## [Stated problem]
Print out every line, exactly as written.
** BEGIN **
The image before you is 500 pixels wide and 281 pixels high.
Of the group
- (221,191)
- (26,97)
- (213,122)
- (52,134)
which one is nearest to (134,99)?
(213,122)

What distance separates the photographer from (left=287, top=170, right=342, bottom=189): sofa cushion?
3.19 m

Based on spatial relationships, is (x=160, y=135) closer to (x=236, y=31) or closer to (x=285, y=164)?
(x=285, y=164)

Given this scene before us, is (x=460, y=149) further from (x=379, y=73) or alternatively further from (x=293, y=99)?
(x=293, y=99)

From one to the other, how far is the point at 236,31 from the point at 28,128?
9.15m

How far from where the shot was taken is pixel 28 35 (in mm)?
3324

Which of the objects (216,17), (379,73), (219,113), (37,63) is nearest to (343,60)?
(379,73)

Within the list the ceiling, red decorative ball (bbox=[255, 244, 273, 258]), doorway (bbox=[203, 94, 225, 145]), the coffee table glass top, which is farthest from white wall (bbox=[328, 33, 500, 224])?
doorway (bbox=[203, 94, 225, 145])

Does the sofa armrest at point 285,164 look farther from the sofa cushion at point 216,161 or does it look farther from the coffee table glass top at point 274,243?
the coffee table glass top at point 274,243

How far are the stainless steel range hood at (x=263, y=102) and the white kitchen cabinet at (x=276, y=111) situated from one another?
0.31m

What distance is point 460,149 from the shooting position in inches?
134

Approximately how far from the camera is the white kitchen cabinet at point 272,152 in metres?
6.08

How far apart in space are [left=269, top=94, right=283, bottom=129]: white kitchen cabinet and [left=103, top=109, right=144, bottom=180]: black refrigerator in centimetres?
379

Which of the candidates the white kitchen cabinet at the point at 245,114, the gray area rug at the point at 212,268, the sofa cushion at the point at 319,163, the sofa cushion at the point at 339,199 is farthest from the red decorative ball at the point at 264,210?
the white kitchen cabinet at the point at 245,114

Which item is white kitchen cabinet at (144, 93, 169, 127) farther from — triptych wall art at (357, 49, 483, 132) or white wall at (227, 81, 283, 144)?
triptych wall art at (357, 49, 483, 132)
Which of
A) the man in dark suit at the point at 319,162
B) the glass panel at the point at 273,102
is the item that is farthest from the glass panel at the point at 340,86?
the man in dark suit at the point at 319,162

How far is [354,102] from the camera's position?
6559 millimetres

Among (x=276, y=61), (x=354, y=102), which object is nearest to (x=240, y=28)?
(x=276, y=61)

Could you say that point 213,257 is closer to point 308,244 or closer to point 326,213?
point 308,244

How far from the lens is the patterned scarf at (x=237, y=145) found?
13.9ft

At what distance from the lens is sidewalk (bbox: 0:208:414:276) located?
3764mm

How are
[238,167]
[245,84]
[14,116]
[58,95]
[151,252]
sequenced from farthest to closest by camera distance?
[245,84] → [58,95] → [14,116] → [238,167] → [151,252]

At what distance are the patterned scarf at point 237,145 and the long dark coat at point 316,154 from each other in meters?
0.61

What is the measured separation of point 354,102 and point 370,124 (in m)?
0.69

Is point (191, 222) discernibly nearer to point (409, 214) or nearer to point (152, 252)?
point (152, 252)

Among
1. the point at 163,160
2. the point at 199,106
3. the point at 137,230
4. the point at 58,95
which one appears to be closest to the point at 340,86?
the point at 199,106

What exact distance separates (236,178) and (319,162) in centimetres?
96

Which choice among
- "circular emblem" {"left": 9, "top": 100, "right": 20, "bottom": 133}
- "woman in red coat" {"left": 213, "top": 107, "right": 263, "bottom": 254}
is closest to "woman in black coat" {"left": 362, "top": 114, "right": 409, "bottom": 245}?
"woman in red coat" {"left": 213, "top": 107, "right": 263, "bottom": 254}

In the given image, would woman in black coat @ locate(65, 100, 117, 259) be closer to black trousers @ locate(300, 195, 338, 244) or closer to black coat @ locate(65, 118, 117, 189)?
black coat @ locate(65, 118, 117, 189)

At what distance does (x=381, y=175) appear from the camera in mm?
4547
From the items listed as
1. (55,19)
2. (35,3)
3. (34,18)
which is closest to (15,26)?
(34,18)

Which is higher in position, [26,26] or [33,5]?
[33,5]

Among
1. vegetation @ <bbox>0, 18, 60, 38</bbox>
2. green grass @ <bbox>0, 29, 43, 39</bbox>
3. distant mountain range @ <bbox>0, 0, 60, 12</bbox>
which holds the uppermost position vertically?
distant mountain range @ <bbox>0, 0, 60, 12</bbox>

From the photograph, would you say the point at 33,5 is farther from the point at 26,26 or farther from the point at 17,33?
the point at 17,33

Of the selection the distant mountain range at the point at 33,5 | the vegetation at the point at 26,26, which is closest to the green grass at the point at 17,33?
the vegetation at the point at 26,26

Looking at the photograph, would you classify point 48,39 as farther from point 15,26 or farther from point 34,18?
** END **
## [Solution below]
The image before you is 500 pixels wide and 281 pixels high.
Of the group
- (221,191)
- (26,97)
- (213,122)
- (52,134)
which one is nearest to (134,99)?
(213,122)

What distance separates the photographer from (left=287, top=170, right=342, bottom=189): sofa cushion?
3.19 m

Based on spatial relationships, is (x=160, y=135) closer to (x=236, y=31) or closer to (x=285, y=164)?
(x=285, y=164)

Given this scene before us, is (x=460, y=149) further from (x=379, y=73) or alternatively further from (x=293, y=99)?
(x=293, y=99)

From one to the other, how far is the point at 236,31 from the point at 28,128?
9.15m

How far from where the shot was taken is pixel 28 35 (in mm)?
3324

Which of the objects (216,17), (379,73), (219,113), (37,63) is nearest to (343,60)?
(379,73)

Within the list the ceiling, red decorative ball (bbox=[255, 244, 273, 258]), doorway (bbox=[203, 94, 225, 145]), the coffee table glass top, which is farthest from white wall (bbox=[328, 33, 500, 224])?
doorway (bbox=[203, 94, 225, 145])

Does the sofa armrest at point 285,164 look farther from the sofa cushion at point 216,161 or does it look farther from the coffee table glass top at point 274,243?
the coffee table glass top at point 274,243

How far are the stainless steel range hood at (x=263, y=102) and the white kitchen cabinet at (x=276, y=111) situated from one another?
0.31m

What distance is point 460,149 from the shooting position in inches?
134

Approximately how far from the camera is the white kitchen cabinet at point 272,152 in metres?
6.08

How far apart in space are [left=269, top=94, right=283, bottom=129]: white kitchen cabinet and [left=103, top=109, right=144, bottom=180]: black refrigerator in centimetres?
379

Which of the candidates the white kitchen cabinet at the point at 245,114, the gray area rug at the point at 212,268, the sofa cushion at the point at 319,163, the sofa cushion at the point at 339,199 is farthest from the red decorative ball at the point at 264,210?
the white kitchen cabinet at the point at 245,114

Which item is white kitchen cabinet at (144, 93, 169, 127) farther from — triptych wall art at (357, 49, 483, 132) or white wall at (227, 81, 283, 144)?
triptych wall art at (357, 49, 483, 132)
Which of
A) the man in dark suit at the point at 319,162
B) the glass panel at the point at 273,102
is the item that is farthest from the glass panel at the point at 340,86?
the man in dark suit at the point at 319,162

How far is [354,102] from the camera's position?
6559 millimetres

Among (x=276, y=61), (x=354, y=102), which object is nearest to (x=240, y=28)?
(x=276, y=61)

Could you say that point 213,257 is closer to point 308,244 or closer to point 326,213?
point 308,244

How far from the lens is the patterned scarf at (x=237, y=145) found?
13.9ft

At what distance from the lens is sidewalk (bbox: 0:208:414:276) located?
3764mm

How are
[238,167]
[245,84]
[14,116]
[58,95]
[151,252]
sequenced from farthest to closest by camera distance?
[245,84] → [58,95] → [14,116] → [238,167] → [151,252]

At what distance are the patterned scarf at point 237,145 and the long dark coat at point 316,154 from each other in meters?
0.61

What is the measured separation of point 354,102 and point 370,124 (in m)?
0.69

Is point (191, 222) discernibly nearer to point (409, 214) or nearer to point (152, 252)?
point (152, 252)

Among
1. the point at 163,160
2. the point at 199,106
3. the point at 137,230
4. the point at 58,95
which one appears to be closest to the point at 340,86?
the point at 199,106

What exact distance separates (236,178) and (319,162) in centimetres?
96

Which choice among
- "circular emblem" {"left": 9, "top": 100, "right": 20, "bottom": 133}
- "woman in red coat" {"left": 213, "top": 107, "right": 263, "bottom": 254}
is closest to "woman in black coat" {"left": 362, "top": 114, "right": 409, "bottom": 245}?
"woman in red coat" {"left": 213, "top": 107, "right": 263, "bottom": 254}

In the given image, would woman in black coat @ locate(65, 100, 117, 259) be closer to black trousers @ locate(300, 195, 338, 244) or closer to black coat @ locate(65, 118, 117, 189)?
black coat @ locate(65, 118, 117, 189)

At what distance does (x=381, y=175) appear from the camera in mm?
4547
From the items listed as
1. (55,19)
2. (35,3)
3. (34,18)
which is closest to (15,26)?
(34,18)

Which is higher in position, [26,26] or [33,5]?
[33,5]

Among
1. vegetation @ <bbox>0, 18, 60, 38</bbox>
2. green grass @ <bbox>0, 29, 43, 39</bbox>
3. distant mountain range @ <bbox>0, 0, 60, 12</bbox>
which holds the uppermost position vertically?
distant mountain range @ <bbox>0, 0, 60, 12</bbox>

From the photograph, would you say the point at 33,5 is farther from the point at 26,26 or farther from the point at 17,33?
the point at 17,33

Of the selection the distant mountain range at the point at 33,5 | the vegetation at the point at 26,26, which is closest to the green grass at the point at 17,33?
the vegetation at the point at 26,26

Looking at the photograph, would you classify point 48,39 as farther from point 15,26 or farther from point 34,18?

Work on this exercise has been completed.